Por Luciano Siqueira.*
Não é simples e nunca foi construir e manter base parlamentar necessária para governar.
Por muitas razões – entre as quais a pulverização de legendas partidárias que caracteriza a institucionalidade brasileira.
Mais: diferentemente do que ocorre em outros países, Portugal por exemplo, onde vale o sistema de listas partidárias em que o parlamentar se elege comprometido com determinado programa – o que lhe impõe, no exercício do mandato, coerência e fidelidade às decisões do partido –, aqui o voto é uninominal.
Em última instância, prevalece a opção individual do parlamentar e não necessariamente a decisão partidária.
As exceções estão nos poucos partidos programáticos, situados à esquerda.
Tanto que nas primeiras votações de MPs neste terceiro governo Lula, o painel de votações da Câmara e do Senado mostrou-se caleidoscópico: até no PL a que pertence o ex-presidente Jair Bolsonaro o governo obteve votos, assim como registrou baixíssima adesão no União Brasil, por exemplo, que conta com três representantes na Esplanada dos ministérios.
Na verdade, a predominância de legendas do chamado centrão e da extrema direita na atual legislatura brotou das urnas.
Reverter isso demanda acordos minimamente razoáveis e consistentes. Dentro das regras do jogo, ou seja, respeitando a institucionalidade em vigor.

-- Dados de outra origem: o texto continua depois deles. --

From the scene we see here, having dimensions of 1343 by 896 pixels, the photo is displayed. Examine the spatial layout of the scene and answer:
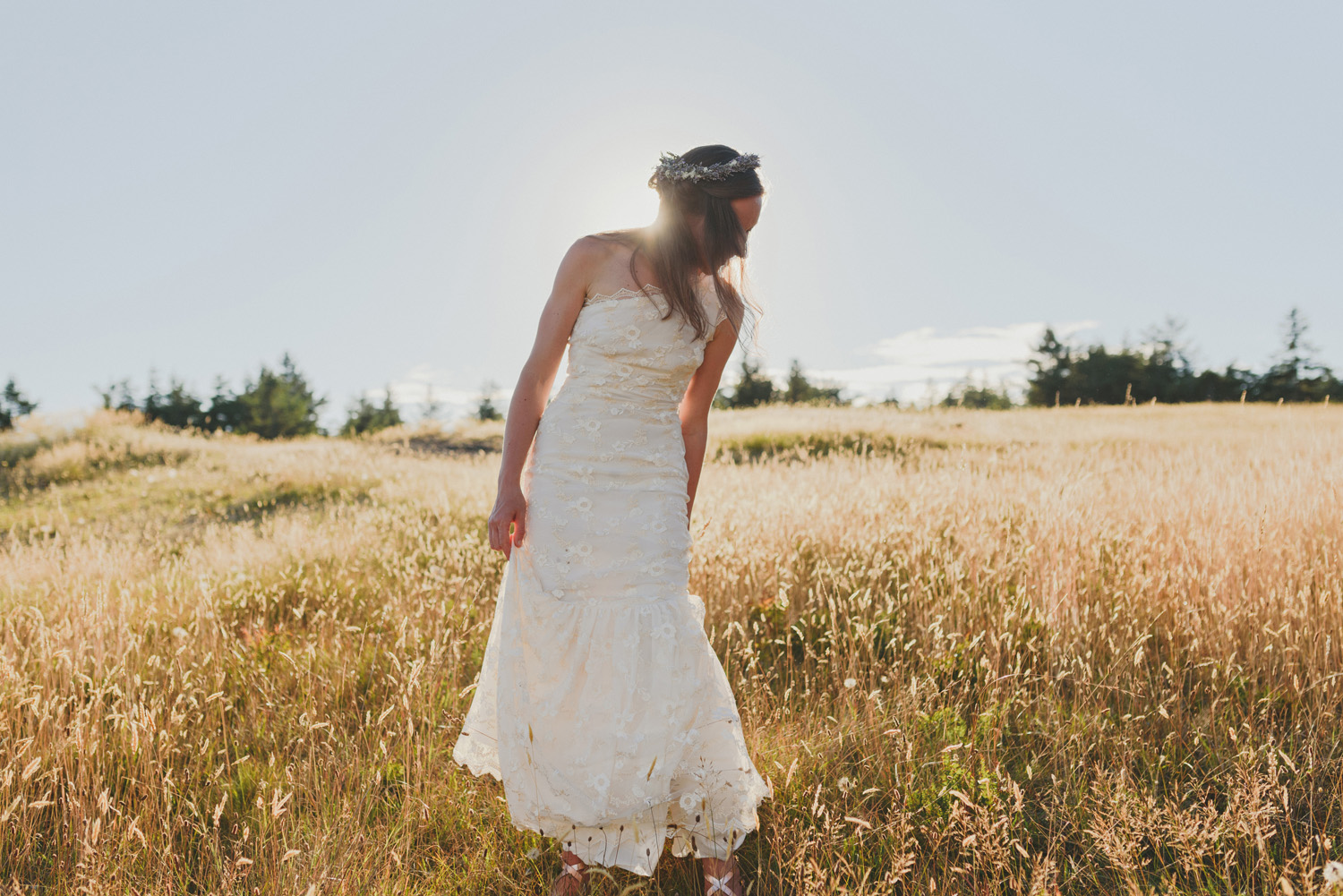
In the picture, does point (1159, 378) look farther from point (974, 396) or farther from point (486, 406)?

A liberação de emendas parlamentares, por mais questionada que seja, é irrecusável. Pelo menos por enquanto.
Esse cenário pode se alterar positivamente na medida em que outras variáveis indispensáveis ao êxito do governo se apresentem com força suficiente – sobretudo o apoio popular e a solidez de alianças sociais amplas.
Daí a íntima relação da busca de base parlamentar minimamente estável com as ações do governo no sentido de atender as necessidades básicas da maioria da população empobrecida, a retomada do crescimento econômico mediante investimentos públicos e privados e a introdução do “fator rua” na cena política, ou seja, a mobilização da sociedade.
Basta lembrar que numa correlação de forças extremamente adversa, ainda sob o regime militar, as eleições diretas para presidente quase são aprovadas no Congresso, pois faltaram poucos votos para o quórum necessário.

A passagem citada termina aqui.